Exercise aim -> The records that follow must be reproduced in full, exactly as written.

Saved data entries:
• • •

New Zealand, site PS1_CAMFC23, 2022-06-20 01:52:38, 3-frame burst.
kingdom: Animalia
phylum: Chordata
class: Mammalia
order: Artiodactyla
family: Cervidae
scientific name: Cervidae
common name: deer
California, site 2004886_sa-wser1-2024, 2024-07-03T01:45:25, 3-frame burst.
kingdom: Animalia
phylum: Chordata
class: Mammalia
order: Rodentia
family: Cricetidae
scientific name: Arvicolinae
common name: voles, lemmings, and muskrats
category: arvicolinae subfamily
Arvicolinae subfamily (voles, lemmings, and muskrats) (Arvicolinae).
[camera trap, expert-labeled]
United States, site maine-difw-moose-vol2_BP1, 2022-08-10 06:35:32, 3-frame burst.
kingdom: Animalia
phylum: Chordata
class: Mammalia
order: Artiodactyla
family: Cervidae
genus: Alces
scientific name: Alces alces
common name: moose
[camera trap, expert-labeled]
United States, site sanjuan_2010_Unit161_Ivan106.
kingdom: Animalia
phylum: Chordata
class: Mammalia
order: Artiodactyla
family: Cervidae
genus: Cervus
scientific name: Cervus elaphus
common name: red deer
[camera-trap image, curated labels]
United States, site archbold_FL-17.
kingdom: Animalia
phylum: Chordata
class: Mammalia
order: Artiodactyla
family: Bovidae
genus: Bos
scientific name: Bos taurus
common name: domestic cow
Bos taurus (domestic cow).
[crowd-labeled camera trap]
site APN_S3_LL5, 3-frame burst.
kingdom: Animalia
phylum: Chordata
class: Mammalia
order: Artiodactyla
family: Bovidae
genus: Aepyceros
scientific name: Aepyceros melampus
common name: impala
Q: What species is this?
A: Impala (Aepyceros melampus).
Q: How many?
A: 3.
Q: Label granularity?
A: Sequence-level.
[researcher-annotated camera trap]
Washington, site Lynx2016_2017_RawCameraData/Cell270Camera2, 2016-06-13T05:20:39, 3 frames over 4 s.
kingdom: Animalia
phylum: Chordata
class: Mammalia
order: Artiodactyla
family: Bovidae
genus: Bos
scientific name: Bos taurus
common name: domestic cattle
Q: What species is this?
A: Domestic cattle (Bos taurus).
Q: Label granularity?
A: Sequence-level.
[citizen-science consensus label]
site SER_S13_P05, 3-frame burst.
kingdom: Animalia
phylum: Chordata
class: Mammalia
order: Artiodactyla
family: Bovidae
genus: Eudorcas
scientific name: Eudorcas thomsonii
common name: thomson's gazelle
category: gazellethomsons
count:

• • •

Your solution ->
New Zealand, site PS1_CAMFC23, 2022-06-20 01:52:38, 3-frame burst.
kingdom: Animalia
phylum: Chordata
class: Mammalia
order: Artiodactyla
family: Cervidae
scientific name: Cervidae
common name: deer
California, site 2004886_sa-wser1-2024, 2024-07-03T01:45:25, 3-frame burst.
kingdom: Animalia
phylum: Chordata
class: Mammalia
order: Rodentia
family: Cricetidae
scientific name: Arvicolinae
common name: voles, lemmings, and muskrats
category: arvicolinae subfamily
Arvicolinae subfamily (voles, lemmings, and muskrats) (Arvicolinae).
[camera trap, expert-labeled]
United States, site maine-difw-moose-vol2_BP1, 2022-08-10 06:35:32, 3-frame burst.
kingdom: Animalia
phylum: Chordata
class: Mammalia
order: Artiodactyla
family: Cervidae
genus: Alces
scientific name: Alces alces
common name: moose
[camera trap, expert-labeled]
United States, site sanjuan_2010_Unit161_Ivan106.
kingdom: Animalia
phylum: Chordata
class: Mammalia
order: Artiodactyla
family: Cervidae
genus: Cervus
scientific name: Cervus elaphus
common name: red deer
[camera-trap image, curated labels]
United States, site archbold_FL-17.
kingdom: Animalia
phylum: Chordata
class: Mammalia
order: Artiodactyla
family: Bovidae
genus: Bos
scientific name: Bos taurus
common name: domestic cow
Bos taurus (domestic cow).
[crowd-labeled camera trap]
site APN_S3_LL5, 3-frame burst.
kingdom: Animalia
phylum: Chordata
class: Mammalia
order: Artiodactyla
family: Bovidae
genus: Aepyceros
scientific name: Aepyceros melampus
common name: impala
Q: What species is this?
A: Impala (Aepyceros melampus).
Q: How many?
A: 3.
Q: Label granularity?
A: Sequence-level.
[researcher-annotated camera trap]
Washington, site Lynx2016_2017_RawCameraData/Cell270Camera2, 2016-06-13T05:20:39, 3 frames over 4 s.
kingdom: Animalia
phylum: Chordata
class: Mammalia
order: Artiodactyla
family: Bovidae
genus: Bos
scientific name: Bos taurus
common name: domestic cattle
Q: What species is this?
A: Domestic cattle (Bos taurus).
Q: Label granularity?
A: Sequence-level.
[citizen-science consensus label]
site SER_S13_P05, 3-frame burst.
kingdom: Animalia
phylum: Chordata
class: Mammalia
order: Artiodactyla
family: Bovidae
genus: Eudorcas
scientific name: Eudorcas thomsonii
common name: thomson's gazelle
category: gazellethomsons
count:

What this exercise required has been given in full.